In the perspective of "away from icebergs" I was interested in the fact that the author seems to think that having a "just in case" collection is outmoded. While I agree that there are many great tools out on the Web that libraries need to utilize, I think that there are still many users that are not Internet savvy enough to understand using Google let alone a blog. Having said this, I know that there are many great tools that we can all use to make searching and finding information better for our patrons. Just to name a few that we are using del.icio.us, flikr and myspace.
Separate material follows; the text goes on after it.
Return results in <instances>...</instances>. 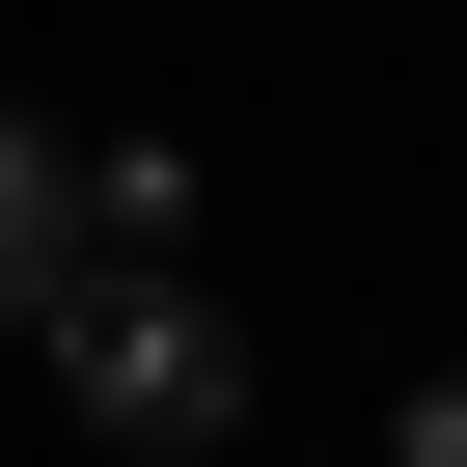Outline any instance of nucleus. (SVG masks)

"Into a new world of librarianship" made a great point that the libraries are about making their services user-friendly. I like the idea that by using Library 2.0 products this can be made possible by allowing users to access information from home, work, and just about anywhere else.
Library 2.0 technology is great for sharing information with patrons. I recently went to a workshop for WorldCat technologies that are changing the way we think about library catalogs. They have improved upon the catalog making it a more social tool that searches and retrieves hits much like a web search engine. Their are also tools available to allow patrons to see what libraries close by their home own a copy of a book and give the patron a choice to purchase the book from Amazon and donate a portion of the sale to their local library. I think that the library world is catching on that these advances in technology are to our benefit.
For searching on the Web I choose to look for "pug rescues" and found the following hits from the search engines I chose. Exalead- first three hits were irrelevant (ebay, breeders website, and best-price.com), the next two hits were more related to my search (pugpalace with proceeds going to pug rescues, and a pug rescue adoption listing site). Clusty- all the hits were relevant and had information about pug rescues, along with hits there was a left hand side bar that broke down the hits by category with the number of links. Mooter- visual chart with topical choices to further the search, adoption & rescue being two of the buttons, and after clicking on these links I saw that all the first five hits were precise.
I thought the Clusty and Mooter were better search engines. I found that Clusty was easier for me to look over and retrieve the better search results from and maneuver around the sites.